**What the task asks**
Copy the records that follow exactly as written, but not their pictures.

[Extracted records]

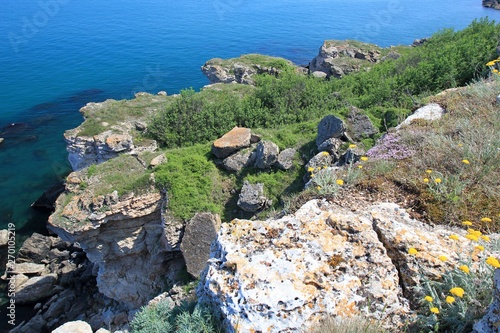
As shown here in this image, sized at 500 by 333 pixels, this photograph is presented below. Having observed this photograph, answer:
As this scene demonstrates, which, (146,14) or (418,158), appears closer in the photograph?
(418,158)

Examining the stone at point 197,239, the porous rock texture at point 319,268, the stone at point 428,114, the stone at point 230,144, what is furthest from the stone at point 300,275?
the stone at point 230,144

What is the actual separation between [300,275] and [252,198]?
31.2ft

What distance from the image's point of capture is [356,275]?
493 centimetres

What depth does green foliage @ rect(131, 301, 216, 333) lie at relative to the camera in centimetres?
505

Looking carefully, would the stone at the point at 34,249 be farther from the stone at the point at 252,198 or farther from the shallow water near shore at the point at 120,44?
the stone at the point at 252,198

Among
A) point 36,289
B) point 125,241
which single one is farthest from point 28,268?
point 125,241

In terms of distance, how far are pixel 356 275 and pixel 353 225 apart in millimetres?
869

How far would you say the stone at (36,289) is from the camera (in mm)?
20438

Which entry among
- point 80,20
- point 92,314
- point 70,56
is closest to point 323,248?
point 92,314

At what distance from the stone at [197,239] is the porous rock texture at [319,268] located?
26.8ft

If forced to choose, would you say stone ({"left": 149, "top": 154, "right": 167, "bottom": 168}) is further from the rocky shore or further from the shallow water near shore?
the shallow water near shore

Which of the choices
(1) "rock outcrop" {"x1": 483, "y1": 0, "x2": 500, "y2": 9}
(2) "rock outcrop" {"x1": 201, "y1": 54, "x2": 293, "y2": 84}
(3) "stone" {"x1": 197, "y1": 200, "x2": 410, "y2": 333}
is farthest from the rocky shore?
(1) "rock outcrop" {"x1": 483, "y1": 0, "x2": 500, "y2": 9}

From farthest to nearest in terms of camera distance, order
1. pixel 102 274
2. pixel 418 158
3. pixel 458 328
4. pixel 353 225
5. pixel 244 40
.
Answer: pixel 244 40
pixel 102 274
pixel 418 158
pixel 353 225
pixel 458 328

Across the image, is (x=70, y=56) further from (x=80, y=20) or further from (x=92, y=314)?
(x=92, y=314)
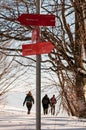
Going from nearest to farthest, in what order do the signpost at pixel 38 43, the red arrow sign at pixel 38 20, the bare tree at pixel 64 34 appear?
the signpost at pixel 38 43 → the red arrow sign at pixel 38 20 → the bare tree at pixel 64 34

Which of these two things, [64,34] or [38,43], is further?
[64,34]

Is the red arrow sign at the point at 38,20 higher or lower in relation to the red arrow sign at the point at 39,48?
higher

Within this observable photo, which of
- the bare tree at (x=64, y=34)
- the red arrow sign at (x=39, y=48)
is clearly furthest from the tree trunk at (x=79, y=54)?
the red arrow sign at (x=39, y=48)

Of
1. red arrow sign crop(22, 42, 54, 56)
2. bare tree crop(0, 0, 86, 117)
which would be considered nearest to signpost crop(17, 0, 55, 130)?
red arrow sign crop(22, 42, 54, 56)

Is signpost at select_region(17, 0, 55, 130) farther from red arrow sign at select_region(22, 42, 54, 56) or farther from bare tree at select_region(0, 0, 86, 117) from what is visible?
bare tree at select_region(0, 0, 86, 117)

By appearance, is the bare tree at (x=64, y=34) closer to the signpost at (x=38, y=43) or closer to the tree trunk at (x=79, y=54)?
the tree trunk at (x=79, y=54)

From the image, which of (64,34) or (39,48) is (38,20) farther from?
(64,34)

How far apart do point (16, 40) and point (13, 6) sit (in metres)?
1.52

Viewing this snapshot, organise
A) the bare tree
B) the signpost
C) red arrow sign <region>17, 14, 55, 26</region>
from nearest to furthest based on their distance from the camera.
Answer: the signpost < red arrow sign <region>17, 14, 55, 26</region> < the bare tree

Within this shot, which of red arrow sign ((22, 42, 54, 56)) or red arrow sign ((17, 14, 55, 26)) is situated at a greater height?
red arrow sign ((17, 14, 55, 26))

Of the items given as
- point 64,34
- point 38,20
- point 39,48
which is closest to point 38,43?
point 39,48

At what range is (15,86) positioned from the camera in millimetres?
39344

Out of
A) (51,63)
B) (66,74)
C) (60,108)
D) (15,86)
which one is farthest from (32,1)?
(15,86)

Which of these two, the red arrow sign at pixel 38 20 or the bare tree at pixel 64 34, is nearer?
the red arrow sign at pixel 38 20
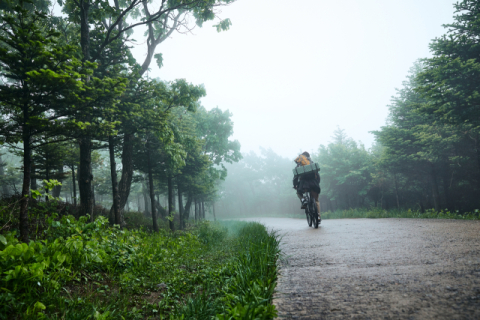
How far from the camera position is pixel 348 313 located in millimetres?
1485

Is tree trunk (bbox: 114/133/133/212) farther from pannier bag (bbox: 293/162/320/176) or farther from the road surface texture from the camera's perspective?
the road surface texture

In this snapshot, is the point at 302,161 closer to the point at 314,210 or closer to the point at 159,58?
the point at 314,210

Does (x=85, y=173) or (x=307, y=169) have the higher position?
(x=85, y=173)

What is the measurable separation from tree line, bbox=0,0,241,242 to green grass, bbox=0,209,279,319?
1196 millimetres

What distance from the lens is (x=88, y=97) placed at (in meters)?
4.41

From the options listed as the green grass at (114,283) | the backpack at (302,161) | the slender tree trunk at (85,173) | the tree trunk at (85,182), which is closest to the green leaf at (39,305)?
the green grass at (114,283)

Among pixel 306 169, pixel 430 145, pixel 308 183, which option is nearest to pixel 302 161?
pixel 306 169

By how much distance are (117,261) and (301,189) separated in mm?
5384

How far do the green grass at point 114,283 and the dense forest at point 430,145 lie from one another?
11776 millimetres

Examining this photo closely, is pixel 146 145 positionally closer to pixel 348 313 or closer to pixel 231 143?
pixel 348 313


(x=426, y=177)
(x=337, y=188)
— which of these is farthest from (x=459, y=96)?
(x=337, y=188)

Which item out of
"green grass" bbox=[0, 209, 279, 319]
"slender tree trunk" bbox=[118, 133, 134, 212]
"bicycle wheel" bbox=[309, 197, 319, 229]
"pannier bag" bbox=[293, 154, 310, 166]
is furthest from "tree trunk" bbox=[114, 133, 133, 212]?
"bicycle wheel" bbox=[309, 197, 319, 229]

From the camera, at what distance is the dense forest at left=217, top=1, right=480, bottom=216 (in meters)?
10.2

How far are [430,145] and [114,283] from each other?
59.0 feet
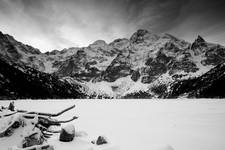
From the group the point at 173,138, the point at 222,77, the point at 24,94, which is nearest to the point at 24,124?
the point at 173,138

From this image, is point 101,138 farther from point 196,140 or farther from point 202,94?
point 202,94

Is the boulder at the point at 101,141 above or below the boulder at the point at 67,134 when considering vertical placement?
below

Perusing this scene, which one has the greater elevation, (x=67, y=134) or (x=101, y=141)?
(x=67, y=134)

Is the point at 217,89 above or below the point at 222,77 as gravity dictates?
below

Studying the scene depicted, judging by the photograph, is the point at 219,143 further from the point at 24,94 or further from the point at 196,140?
the point at 24,94

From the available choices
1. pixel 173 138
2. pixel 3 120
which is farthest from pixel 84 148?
pixel 173 138

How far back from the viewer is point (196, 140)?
244 inches

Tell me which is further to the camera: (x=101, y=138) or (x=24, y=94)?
(x=24, y=94)

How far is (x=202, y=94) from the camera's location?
132000 millimetres

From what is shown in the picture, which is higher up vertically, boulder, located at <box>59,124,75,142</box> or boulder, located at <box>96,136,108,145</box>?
boulder, located at <box>59,124,75,142</box>

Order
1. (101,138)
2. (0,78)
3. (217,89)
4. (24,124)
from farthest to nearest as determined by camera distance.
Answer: (217,89) → (0,78) → (101,138) → (24,124)

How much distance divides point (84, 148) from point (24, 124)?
1632 millimetres

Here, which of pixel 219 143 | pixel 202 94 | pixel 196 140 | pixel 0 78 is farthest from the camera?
pixel 202 94

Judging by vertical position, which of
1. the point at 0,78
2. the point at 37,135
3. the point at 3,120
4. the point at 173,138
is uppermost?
the point at 0,78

**Response to this task**
As shown here in this image, sized at 500 by 333 pixels, this photograph is presented below. Having observed this photograph, answer:
As this scene demonstrates, which, (146,14) or (418,158), appears closer in the photograph?
(418,158)

Examining the stone at point 197,239, the porous rock texture at point 319,268, the stone at point 428,114, the stone at point 230,144, what is furthest from the stone at point 300,275?
the stone at point 230,144

What is the actual separation between [300,275] and [252,198]?
31.2ft

What distance from the image's point of capture is [356,275]?
493 centimetres

What depth does green foliage @ rect(131, 301, 216, 333) lie at relative to the camera in centimetres?
505

Looking carefully, would the stone at the point at 34,249 be farther from the stone at the point at 252,198 or farther from the shallow water near shore at the point at 120,44?
the stone at the point at 252,198

Among
A) point 36,289
B) point 125,241
which single one is farthest from point 28,268?
point 125,241

In terms of distance, how far are pixel 356 275 and pixel 353 225 apart in millimetres?
869

How far would you say the stone at (36,289) is from the camera (in mm)?
20438

Which entry among
- point 80,20
- point 92,314
- point 70,56
is closest to point 323,248?
point 92,314

At what distance from the stone at [197,239] is the porous rock texture at [319,268] located?
26.8ft

If forced to choose, would you say stone ({"left": 149, "top": 154, "right": 167, "bottom": 168}) is further from the rocky shore or further from the shallow water near shore?
the shallow water near shore

Which of the choices
(1) "rock outcrop" {"x1": 483, "y1": 0, "x2": 500, "y2": 9}
(2) "rock outcrop" {"x1": 201, "y1": 54, "x2": 293, "y2": 84}
(3) "stone" {"x1": 197, "y1": 200, "x2": 410, "y2": 333}
is farthest from the rocky shore?
(1) "rock outcrop" {"x1": 483, "y1": 0, "x2": 500, "y2": 9}

From farthest to nearest in terms of camera distance, order
1. pixel 102 274
2. pixel 418 158
3. pixel 458 328
4. pixel 353 225
5. pixel 244 40
.
Answer: pixel 244 40
pixel 102 274
pixel 418 158
pixel 353 225
pixel 458 328

Across the image, is (x=70, y=56) further from (x=80, y=20) or further from (x=92, y=314)?
(x=92, y=314)
Going from nearest to farthest, in what order do the signpost at pixel 38 43, the red arrow sign at pixel 38 20, the bare tree at pixel 64 34 appear?
the signpost at pixel 38 43 → the red arrow sign at pixel 38 20 → the bare tree at pixel 64 34

Which of these two things, [64,34] or [38,43], is further?
[64,34]

Is the red arrow sign at the point at 38,20 higher or lower in relation to the red arrow sign at the point at 39,48?
higher

Within this observable photo, which of
- the bare tree at (x=64, y=34)
- the red arrow sign at (x=39, y=48)
is clearly furthest from the tree trunk at (x=79, y=54)?
the red arrow sign at (x=39, y=48)

Of
1. red arrow sign crop(22, 42, 54, 56)
2. bare tree crop(0, 0, 86, 117)
which would be considered nearest to signpost crop(17, 0, 55, 130)?
red arrow sign crop(22, 42, 54, 56)

Is signpost at select_region(17, 0, 55, 130) farther from red arrow sign at select_region(22, 42, 54, 56) or farther from bare tree at select_region(0, 0, 86, 117) from what is visible?
bare tree at select_region(0, 0, 86, 117)

By appearance, is the bare tree at (x=64, y=34) closer to the signpost at (x=38, y=43) or closer to the tree trunk at (x=79, y=54)?
the tree trunk at (x=79, y=54)

From the image, which of (64,34) or (39,48) is (38,20) farther from?
(64,34)

How far apart do point (16, 40) and point (13, 6) sit (in metres)?
1.52

Viewing this snapshot, organise
A) the bare tree
B) the signpost
C) red arrow sign <region>17, 14, 55, 26</region>
from nearest to furthest based on their distance from the camera.
Answer: the signpost < red arrow sign <region>17, 14, 55, 26</region> < the bare tree

Within this shot, which of red arrow sign ((22, 42, 54, 56)) or red arrow sign ((17, 14, 55, 26)) is situated at a greater height?
red arrow sign ((17, 14, 55, 26))

Of the items given as
- point 64,34
- point 38,20
- point 39,48
which is closest to point 38,43?
point 39,48

At what range is (15,86) positioned from the camera in millimetres?
39344

Out of
A) (51,63)
B) (66,74)
C) (60,108)
D) (15,86)
which one is farthest from (32,1)?
(15,86)

Which of these two, the red arrow sign at pixel 38 20 or the bare tree at pixel 64 34, is nearer?
the red arrow sign at pixel 38 20
How far from the camera position is pixel 348 313 located in millimetres?
1485

Is tree trunk (bbox: 114/133/133/212) farther from pannier bag (bbox: 293/162/320/176) or farther from the road surface texture from the camera's perspective?
the road surface texture

In this snapshot, is the point at 302,161 closer to the point at 314,210 or closer to the point at 159,58?
the point at 314,210

Does (x=85, y=173) or (x=307, y=169) have the higher position?
(x=85, y=173)

What is the measurable separation from tree line, bbox=0,0,241,242 to green grass, bbox=0,209,279,319?
1196 millimetres

What distance from the lens is (x=88, y=97) placed at (in meters)?
4.41

From the options listed as the green grass at (114,283) | the backpack at (302,161) | the slender tree trunk at (85,173) | the tree trunk at (85,182), which is closest to the green leaf at (39,305)?
the green grass at (114,283)

Among pixel 306 169, pixel 430 145, pixel 308 183, which option is nearest to pixel 302 161?
pixel 306 169

By how much distance are (117,261) and (301,189) separated in mm?
5384

How far do the green grass at point 114,283 and the dense forest at point 430,145 lie from one another?
11776 millimetres

Examining this photo closely, is pixel 146 145 positionally closer to pixel 348 313 or closer to pixel 231 143?
pixel 348 313


(x=426, y=177)
(x=337, y=188)
— which of these is farthest from (x=459, y=96)?
(x=337, y=188)

Which item out of
"green grass" bbox=[0, 209, 279, 319]
"slender tree trunk" bbox=[118, 133, 134, 212]
"bicycle wheel" bbox=[309, 197, 319, 229]
"pannier bag" bbox=[293, 154, 310, 166]
is furthest from "tree trunk" bbox=[114, 133, 133, 212]?
"bicycle wheel" bbox=[309, 197, 319, 229]

From the camera, at what distance is the dense forest at left=217, top=1, right=480, bottom=216 (in meters)?
10.2

How far are [430,145] and [114,283] from each other?
59.0 feet
From the group the point at 173,138, the point at 222,77, the point at 24,94, which is nearest to the point at 24,124?
the point at 173,138

From this image, is point 101,138 farther from point 196,140 or farther from point 202,94?
point 202,94

Is the boulder at the point at 101,141 above or below the boulder at the point at 67,134 when considering vertical placement?
below

Perusing this scene, which one has the greater elevation, (x=67, y=134) or (x=101, y=141)?
(x=67, y=134)

Is the point at 217,89 above or below the point at 222,77 as gravity dictates?
below

Studying the scene depicted, judging by the photograph, is the point at 219,143 further from the point at 24,94 or further from the point at 196,140?
the point at 24,94

From the available choices
1. pixel 173 138
2. pixel 3 120
which is farthest from pixel 84 148?
pixel 173 138

How far back from the viewer is point (196, 140)?
244 inches

Tell me which is further to the camera: (x=101, y=138) or (x=24, y=94)?
(x=24, y=94)

How far is (x=202, y=94) from the camera's location?
132000 millimetres

From what is shown in the picture, which is higher up vertically, boulder, located at <box>59,124,75,142</box> or boulder, located at <box>96,136,108,145</box>?
boulder, located at <box>59,124,75,142</box>

Order
1. (101,138)
2. (0,78)
3. (217,89)
4. (24,124)
from farthest to nearest as determined by camera distance.
Answer: (217,89) → (0,78) → (101,138) → (24,124)

How much distance divides point (84, 148) from point (24, 124)?
1632 millimetres

Here, which of pixel 219 143 | pixel 202 94 | pixel 196 140 | pixel 0 78 is farthest from the camera?
pixel 202 94

Judging by vertical position, which of
1. the point at 0,78
2. the point at 37,135
3. the point at 3,120
4. the point at 173,138
is uppermost?
the point at 0,78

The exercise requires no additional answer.